How to get the best out of international share trading

Technology which enables advisers to buy direct global shares on behalf of their clients more efficiently has created new options for portfolio construction. But there are practicalities that can influence the outcomes of an offshore trading strategy.

The golden rules when buying and selling global shares include:

  • Keep an eye on the clock: It’s important to know the active trading hours of each offshore market and to plan trade execution carefully. Each market has high-liquidity windows that may generate the optimal outcome for an adviser’s clients. For major global markets, these include:
    • US: 12am – 3am AEDT
    • UK/Europe: 7pm – 10pm AEDT
    • Asia (ex-Japan): 11am – 1pm AEDT.

Market opening and closing periods are typically associated with heightened volatility, which can lead to increased price slippage – particularly for manually placed orders. 

The first and last 90 minutes of any trading session generally have higher volume and higher volatility.

Some trading platforms support pre-loaded orders for overnight execution, helping align trades with preferred timing. These standing instructions, or automations are commonly used when trading via wrap platforms or model portfolios.

International holidays and earnings seasons are known to influence market conditions, often leading to reduced liquidity and increased price volatility. These periods can result in irregular trading patterns and unpredictable pricing behaviour, which may affect execution quality.
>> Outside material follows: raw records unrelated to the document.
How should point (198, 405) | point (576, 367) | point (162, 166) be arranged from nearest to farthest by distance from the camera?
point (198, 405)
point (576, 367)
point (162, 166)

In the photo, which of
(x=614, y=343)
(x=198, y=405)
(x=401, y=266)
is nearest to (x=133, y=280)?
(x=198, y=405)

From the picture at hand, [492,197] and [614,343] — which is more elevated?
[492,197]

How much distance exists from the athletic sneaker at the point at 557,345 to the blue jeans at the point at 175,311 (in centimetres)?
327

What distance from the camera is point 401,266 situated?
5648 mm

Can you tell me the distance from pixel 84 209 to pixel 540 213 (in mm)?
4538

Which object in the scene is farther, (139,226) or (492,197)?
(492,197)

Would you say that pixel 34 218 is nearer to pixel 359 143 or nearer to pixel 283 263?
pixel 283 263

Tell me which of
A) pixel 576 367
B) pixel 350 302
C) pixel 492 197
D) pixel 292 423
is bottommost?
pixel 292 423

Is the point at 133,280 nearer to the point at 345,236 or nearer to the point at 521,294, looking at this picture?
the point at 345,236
  • Plan your order placement: It’s ideal to use limit orders where possible. This allows you to set a specific price at which to trade to control execution price. It is a particularly valuable strategy for thinly traded stock names or in periods of low liquidity.

Market orders – which execute trades immediately at the best available price – potentially can be used when liquidity is very deep. For example, market orders for US mega-caps are best placed during core trading hours.
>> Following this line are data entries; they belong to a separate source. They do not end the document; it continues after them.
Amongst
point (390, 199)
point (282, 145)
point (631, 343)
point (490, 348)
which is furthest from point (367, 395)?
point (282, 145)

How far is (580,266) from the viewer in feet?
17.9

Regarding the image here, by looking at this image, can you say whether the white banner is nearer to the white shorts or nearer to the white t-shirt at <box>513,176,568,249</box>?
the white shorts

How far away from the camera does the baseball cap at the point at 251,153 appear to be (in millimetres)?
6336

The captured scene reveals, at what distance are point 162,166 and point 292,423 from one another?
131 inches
Advisers can consider asking their broker to place large trades as “icebergs”, especially in European and Asian markets. This means only part of the order is disclosed at any one time and the rest remains hidden to avoid signalling the transaction to others.

It’s also wise to avoid using a single exchange venue as best execution in both Europe and the US often requires Smart Order Routing across multiple lit and dark venues. 

For larger scale traders, it can be worth conducting Posts-Trade venue analysis to ensure orders are routed effectively and not completed at sub-par prices.

  • Beware platform constraints: Some Australian platforms only support batched or delayed execution for offshore equities. This may result in overnight slippage in the price at which a trade is executed. 

It can also introduce “queuing effects” to a transaction. In other words, orders further down the queue may take longer to execute as other orders need to be filled ahead of them.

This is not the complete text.